South Africa’s land expropriation could trigger default, warns agricultural bank
The government's new decree on land reform could trigger defaults that would cost the economy 41 billion rand ($2.8 billion) if the bank’s rights as a creditor are not protected, according to the lender. Land Bank is an agricultural bank guided by a government mandate to provide financial services to the commercial farming sector and agri-business.
South African President Cyril Ramaphosa announced this month that his government is enforcing a change in the constitution to allow the expropriation of land without compensation. According to the ruling Africa National Congress party (ANC), the white minority in the country still own most of the land more than two decades after the end of apartheid.
The ANC wants to redistribute the land confiscated from white farmers to the black citizens of the country. Land Bank chairman Arthur Moloto said expropriation without compensation would immediately cost the bank 9 billion rand (about $620 million).

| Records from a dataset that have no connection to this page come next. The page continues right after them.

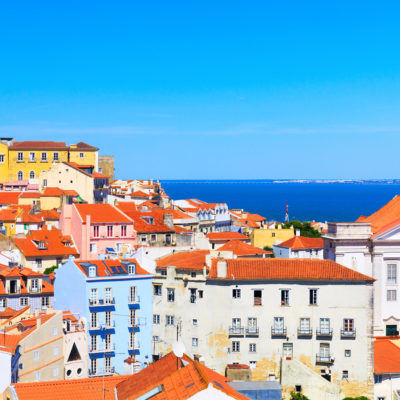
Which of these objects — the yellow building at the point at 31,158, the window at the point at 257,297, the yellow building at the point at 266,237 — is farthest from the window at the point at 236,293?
the yellow building at the point at 31,158

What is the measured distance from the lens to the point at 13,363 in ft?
128

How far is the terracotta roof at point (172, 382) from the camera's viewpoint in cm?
2552

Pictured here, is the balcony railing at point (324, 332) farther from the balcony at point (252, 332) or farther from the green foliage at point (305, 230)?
the green foliage at point (305, 230)

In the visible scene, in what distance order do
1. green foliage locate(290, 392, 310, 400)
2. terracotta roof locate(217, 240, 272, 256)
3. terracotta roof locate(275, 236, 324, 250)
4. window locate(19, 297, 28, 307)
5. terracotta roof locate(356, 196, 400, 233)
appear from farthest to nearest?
terracotta roof locate(275, 236, 324, 250), terracotta roof locate(217, 240, 272, 256), terracotta roof locate(356, 196, 400, 233), window locate(19, 297, 28, 307), green foliage locate(290, 392, 310, 400)

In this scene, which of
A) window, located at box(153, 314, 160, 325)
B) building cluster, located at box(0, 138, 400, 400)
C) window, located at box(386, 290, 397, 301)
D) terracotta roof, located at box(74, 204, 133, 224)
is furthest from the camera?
terracotta roof, located at box(74, 204, 133, 224)

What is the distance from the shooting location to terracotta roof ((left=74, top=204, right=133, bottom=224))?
229 ft

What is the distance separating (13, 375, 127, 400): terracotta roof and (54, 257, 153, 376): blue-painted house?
16793mm

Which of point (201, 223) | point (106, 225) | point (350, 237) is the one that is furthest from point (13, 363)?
point (201, 223)

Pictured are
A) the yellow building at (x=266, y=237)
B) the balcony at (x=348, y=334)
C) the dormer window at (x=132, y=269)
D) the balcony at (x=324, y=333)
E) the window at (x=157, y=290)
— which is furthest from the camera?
the yellow building at (x=266, y=237)

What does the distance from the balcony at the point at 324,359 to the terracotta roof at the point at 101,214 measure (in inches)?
1129

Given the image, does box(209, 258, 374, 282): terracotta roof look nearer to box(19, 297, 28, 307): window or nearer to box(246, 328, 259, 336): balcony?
box(246, 328, 259, 336): balcony

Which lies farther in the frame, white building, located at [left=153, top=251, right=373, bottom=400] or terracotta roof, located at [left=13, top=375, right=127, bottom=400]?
white building, located at [left=153, top=251, right=373, bottom=400]

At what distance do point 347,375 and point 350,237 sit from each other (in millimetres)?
11757

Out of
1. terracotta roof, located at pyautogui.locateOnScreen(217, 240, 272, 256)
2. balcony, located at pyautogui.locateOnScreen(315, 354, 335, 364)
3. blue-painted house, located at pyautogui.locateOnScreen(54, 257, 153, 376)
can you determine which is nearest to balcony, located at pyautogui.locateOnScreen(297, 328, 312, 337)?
balcony, located at pyautogui.locateOnScreen(315, 354, 335, 364)
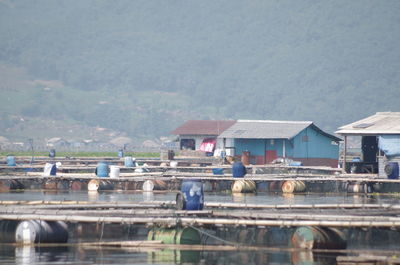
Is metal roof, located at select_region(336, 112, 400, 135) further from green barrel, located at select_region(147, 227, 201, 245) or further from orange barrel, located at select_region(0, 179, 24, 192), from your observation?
green barrel, located at select_region(147, 227, 201, 245)

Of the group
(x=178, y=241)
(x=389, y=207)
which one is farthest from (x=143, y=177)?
(x=178, y=241)

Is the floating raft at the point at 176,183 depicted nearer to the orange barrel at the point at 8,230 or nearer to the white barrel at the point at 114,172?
the white barrel at the point at 114,172

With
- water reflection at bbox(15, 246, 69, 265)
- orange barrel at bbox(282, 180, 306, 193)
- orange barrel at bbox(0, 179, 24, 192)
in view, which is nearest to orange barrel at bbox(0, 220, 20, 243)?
water reflection at bbox(15, 246, 69, 265)

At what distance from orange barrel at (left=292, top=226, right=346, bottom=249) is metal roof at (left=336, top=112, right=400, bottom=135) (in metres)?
31.1

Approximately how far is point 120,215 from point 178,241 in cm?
335

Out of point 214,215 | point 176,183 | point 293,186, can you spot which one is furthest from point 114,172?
point 214,215

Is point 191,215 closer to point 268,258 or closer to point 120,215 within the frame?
point 120,215

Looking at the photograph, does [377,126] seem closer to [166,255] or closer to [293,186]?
[293,186]

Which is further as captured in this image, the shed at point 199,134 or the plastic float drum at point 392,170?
the shed at point 199,134

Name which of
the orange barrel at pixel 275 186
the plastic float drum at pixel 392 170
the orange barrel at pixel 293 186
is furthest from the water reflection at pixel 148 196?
the plastic float drum at pixel 392 170

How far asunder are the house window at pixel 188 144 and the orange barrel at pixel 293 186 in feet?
175

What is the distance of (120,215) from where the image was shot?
107 ft

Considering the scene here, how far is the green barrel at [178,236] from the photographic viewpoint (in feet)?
97.9

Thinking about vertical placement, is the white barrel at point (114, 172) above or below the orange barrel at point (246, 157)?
below
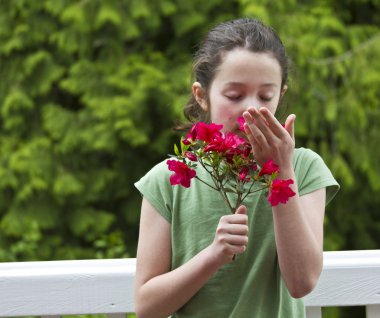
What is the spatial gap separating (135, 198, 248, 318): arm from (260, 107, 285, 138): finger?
166 mm

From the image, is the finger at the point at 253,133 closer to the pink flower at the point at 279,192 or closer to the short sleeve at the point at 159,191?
the pink flower at the point at 279,192

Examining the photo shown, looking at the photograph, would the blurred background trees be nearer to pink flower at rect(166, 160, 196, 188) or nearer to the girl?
the girl

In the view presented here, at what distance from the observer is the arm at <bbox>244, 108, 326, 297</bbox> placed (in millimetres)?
1541

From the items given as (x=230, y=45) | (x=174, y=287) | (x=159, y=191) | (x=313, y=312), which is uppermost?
(x=230, y=45)

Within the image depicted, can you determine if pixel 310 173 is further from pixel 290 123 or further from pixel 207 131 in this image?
pixel 207 131

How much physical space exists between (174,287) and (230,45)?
0.57m

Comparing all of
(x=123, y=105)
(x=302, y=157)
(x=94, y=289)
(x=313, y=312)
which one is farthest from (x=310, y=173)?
(x=123, y=105)

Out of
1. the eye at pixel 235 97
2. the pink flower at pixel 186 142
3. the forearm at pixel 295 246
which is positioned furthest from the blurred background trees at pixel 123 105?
the pink flower at pixel 186 142

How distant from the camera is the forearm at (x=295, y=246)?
1.62 meters

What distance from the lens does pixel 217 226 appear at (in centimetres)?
174

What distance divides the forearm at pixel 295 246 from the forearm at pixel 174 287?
15cm

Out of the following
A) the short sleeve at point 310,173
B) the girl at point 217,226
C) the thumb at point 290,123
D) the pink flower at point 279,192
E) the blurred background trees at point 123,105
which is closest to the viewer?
the pink flower at point 279,192

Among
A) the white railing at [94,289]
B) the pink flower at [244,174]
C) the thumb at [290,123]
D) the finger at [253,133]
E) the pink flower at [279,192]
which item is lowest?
the white railing at [94,289]

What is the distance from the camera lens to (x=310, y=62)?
19.3ft
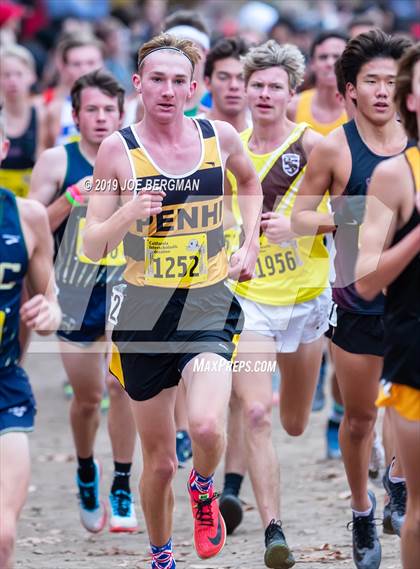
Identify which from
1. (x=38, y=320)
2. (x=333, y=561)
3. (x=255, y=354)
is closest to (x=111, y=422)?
(x=255, y=354)

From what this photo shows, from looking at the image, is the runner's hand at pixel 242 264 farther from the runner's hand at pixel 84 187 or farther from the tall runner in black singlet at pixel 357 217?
the runner's hand at pixel 84 187

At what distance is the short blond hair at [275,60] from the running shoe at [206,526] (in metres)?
2.64

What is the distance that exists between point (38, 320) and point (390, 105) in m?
2.33

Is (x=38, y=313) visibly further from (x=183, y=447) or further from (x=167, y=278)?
(x=183, y=447)

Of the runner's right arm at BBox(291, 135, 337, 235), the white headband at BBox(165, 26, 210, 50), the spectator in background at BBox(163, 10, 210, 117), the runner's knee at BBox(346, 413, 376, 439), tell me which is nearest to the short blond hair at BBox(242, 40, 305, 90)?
the runner's right arm at BBox(291, 135, 337, 235)

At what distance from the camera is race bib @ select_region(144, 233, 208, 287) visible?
5.99 metres

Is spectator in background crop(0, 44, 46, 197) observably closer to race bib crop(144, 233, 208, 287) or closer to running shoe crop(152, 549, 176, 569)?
race bib crop(144, 233, 208, 287)

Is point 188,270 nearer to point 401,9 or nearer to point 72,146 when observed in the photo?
point 72,146

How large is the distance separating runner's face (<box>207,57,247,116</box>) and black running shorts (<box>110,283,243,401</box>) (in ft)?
8.20

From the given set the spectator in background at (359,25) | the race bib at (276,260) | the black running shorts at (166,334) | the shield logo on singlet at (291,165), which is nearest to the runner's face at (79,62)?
the spectator in background at (359,25)

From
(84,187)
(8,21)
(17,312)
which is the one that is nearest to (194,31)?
(84,187)

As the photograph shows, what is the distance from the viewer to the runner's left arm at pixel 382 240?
464cm

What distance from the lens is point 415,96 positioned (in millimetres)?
4727

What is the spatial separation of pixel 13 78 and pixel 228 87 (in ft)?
11.9
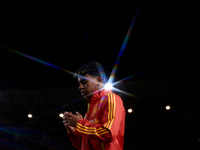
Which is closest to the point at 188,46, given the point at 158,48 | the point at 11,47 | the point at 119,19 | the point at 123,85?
the point at 158,48

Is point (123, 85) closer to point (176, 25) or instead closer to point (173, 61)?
point (173, 61)

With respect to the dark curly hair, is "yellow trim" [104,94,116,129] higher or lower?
lower

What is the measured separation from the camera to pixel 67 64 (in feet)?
22.4

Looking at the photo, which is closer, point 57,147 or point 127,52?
point 127,52

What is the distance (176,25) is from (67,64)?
385 centimetres

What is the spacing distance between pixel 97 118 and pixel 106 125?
0.22m

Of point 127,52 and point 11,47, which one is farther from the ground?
point 127,52

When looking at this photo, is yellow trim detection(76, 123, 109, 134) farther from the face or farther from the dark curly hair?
the dark curly hair

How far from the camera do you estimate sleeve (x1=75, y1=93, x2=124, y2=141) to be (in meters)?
1.45

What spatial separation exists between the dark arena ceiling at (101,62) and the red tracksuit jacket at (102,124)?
3.33m

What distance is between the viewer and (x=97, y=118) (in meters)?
1.67

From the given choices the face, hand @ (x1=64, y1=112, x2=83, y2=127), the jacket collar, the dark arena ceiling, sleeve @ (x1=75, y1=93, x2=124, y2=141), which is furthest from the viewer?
the dark arena ceiling

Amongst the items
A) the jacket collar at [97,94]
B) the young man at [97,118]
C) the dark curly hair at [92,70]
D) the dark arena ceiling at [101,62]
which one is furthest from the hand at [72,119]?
the dark arena ceiling at [101,62]

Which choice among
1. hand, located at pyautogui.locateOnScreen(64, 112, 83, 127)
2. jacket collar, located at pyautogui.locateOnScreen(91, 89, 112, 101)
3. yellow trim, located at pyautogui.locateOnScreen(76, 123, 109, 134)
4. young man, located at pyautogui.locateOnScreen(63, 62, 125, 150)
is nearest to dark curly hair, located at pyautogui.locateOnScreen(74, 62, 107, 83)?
young man, located at pyautogui.locateOnScreen(63, 62, 125, 150)
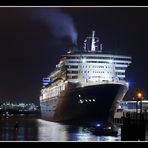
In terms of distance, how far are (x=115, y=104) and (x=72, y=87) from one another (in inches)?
146

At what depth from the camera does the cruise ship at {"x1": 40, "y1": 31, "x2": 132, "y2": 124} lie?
36.6 m

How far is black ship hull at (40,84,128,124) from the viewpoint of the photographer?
Answer: 36375 mm

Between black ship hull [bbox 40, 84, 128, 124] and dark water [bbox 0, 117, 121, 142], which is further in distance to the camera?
black ship hull [bbox 40, 84, 128, 124]

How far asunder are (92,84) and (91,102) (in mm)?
1342

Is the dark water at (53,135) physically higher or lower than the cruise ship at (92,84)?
lower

“A cross default clause would be triggered should we fail to pay when these debts fall due because of inadequate liquidity or lack of alternative sources of funding,” Moloto said.
“This would make our entire 41 billion rand funding portfolio due and payable immediately, which we would not be able to settle. Consequently, government intervention would be required to settle our lenders,” he added.
A badly-run land reform program would hurt his bank’s capital, Moloto said. “A poorly executed expropriation without compensation could result in the main sources of funding drying up as investors might not be willing to continue funding Land Bank in particular, or agriculture in general.”
Since the end of apartheid in 1994, the ANC has followed a “willing-seller, willing-buyer” model. Under the plan, the government buys land from white landowners and redistributes it among black citizens of the country. However, the land reform program has not brought the results the ANC wants.